Now, this isn’t to say that nothing in the book works. As I previously stated, I liked how the introductory chapters presented Aza, making me very invested in her character. And later in the book, the reveal of the true nature of the Breaths is one of the surprises which actually does work. But overall, there are too many fundamental structural problems for me to truly enjoy or recommend this book.
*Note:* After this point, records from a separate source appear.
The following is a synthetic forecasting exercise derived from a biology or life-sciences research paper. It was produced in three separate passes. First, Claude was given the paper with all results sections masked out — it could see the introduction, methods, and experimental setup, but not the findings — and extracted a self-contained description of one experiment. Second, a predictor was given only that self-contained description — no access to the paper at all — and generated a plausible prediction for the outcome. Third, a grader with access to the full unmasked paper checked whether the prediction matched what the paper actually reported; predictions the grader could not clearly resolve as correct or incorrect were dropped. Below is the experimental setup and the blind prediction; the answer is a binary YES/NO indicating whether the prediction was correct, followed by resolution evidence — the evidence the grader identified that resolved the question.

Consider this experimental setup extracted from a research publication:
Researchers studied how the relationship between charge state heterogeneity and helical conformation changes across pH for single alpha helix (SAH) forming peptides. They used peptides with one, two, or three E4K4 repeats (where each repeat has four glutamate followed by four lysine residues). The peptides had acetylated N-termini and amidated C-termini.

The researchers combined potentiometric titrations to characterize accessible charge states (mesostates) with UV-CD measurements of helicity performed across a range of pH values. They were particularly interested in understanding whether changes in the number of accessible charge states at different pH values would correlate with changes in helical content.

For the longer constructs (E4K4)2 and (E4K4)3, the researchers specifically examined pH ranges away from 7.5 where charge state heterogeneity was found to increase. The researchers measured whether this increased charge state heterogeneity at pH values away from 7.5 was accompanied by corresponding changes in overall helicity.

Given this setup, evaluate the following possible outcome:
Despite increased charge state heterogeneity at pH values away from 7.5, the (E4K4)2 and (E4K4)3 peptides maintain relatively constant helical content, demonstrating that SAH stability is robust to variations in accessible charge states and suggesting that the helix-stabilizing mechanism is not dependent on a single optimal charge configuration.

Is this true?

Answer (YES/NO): YES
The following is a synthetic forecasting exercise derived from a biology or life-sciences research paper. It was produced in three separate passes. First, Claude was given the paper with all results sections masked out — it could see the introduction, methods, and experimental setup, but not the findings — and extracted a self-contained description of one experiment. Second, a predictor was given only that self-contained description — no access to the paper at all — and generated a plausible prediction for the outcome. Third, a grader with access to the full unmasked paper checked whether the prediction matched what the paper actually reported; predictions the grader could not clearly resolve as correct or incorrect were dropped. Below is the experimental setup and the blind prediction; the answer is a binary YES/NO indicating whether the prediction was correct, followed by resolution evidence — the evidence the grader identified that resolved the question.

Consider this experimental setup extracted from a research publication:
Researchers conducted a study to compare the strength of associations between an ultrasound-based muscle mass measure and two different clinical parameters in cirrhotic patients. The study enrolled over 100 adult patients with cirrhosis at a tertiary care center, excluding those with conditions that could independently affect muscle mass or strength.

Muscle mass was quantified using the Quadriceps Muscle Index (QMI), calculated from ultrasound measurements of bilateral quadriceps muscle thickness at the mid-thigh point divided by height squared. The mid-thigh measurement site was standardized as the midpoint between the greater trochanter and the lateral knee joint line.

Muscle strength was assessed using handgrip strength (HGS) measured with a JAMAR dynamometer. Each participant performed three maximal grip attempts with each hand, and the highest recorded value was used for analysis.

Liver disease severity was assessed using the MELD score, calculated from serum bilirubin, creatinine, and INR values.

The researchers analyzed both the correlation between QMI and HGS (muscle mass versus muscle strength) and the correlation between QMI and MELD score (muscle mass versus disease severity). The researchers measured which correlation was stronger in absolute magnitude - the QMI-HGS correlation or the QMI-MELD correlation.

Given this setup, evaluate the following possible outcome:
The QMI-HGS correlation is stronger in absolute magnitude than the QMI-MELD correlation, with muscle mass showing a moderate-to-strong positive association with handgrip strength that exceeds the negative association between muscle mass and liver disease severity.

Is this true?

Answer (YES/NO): YES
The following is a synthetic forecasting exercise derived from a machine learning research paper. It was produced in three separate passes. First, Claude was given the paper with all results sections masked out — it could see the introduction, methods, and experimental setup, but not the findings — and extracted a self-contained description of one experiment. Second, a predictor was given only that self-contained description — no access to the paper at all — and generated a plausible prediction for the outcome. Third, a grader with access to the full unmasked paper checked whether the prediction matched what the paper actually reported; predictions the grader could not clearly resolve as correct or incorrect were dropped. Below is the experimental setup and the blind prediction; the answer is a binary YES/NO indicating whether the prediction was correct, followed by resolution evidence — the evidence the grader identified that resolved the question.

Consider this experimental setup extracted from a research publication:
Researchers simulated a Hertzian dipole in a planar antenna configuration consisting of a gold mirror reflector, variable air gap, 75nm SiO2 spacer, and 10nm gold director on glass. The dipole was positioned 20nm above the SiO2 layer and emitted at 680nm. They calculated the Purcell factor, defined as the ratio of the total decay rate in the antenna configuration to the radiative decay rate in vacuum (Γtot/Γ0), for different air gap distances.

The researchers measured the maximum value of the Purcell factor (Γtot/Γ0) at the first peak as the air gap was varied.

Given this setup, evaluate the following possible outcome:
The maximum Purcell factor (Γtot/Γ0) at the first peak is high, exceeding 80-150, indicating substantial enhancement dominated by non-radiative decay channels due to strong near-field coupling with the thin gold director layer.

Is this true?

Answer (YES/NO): NO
Just one final stray observation before I close out the review. Magonia is one of those books which does weird things with text placement: oddly stretching out words across pages to try and match with the action they describe or something. Please, don’t do that. I have read about two books in my entire life where that writing style actually worked – House of Leaves and The Girl From The Well – and the rest of the time it’s just awkward and annoying and breaks the flow of the writing. It added nothing, and the book would have been better without it.
So, in final summation: Magonia tries to soar, but it doesn’t get far off the ground.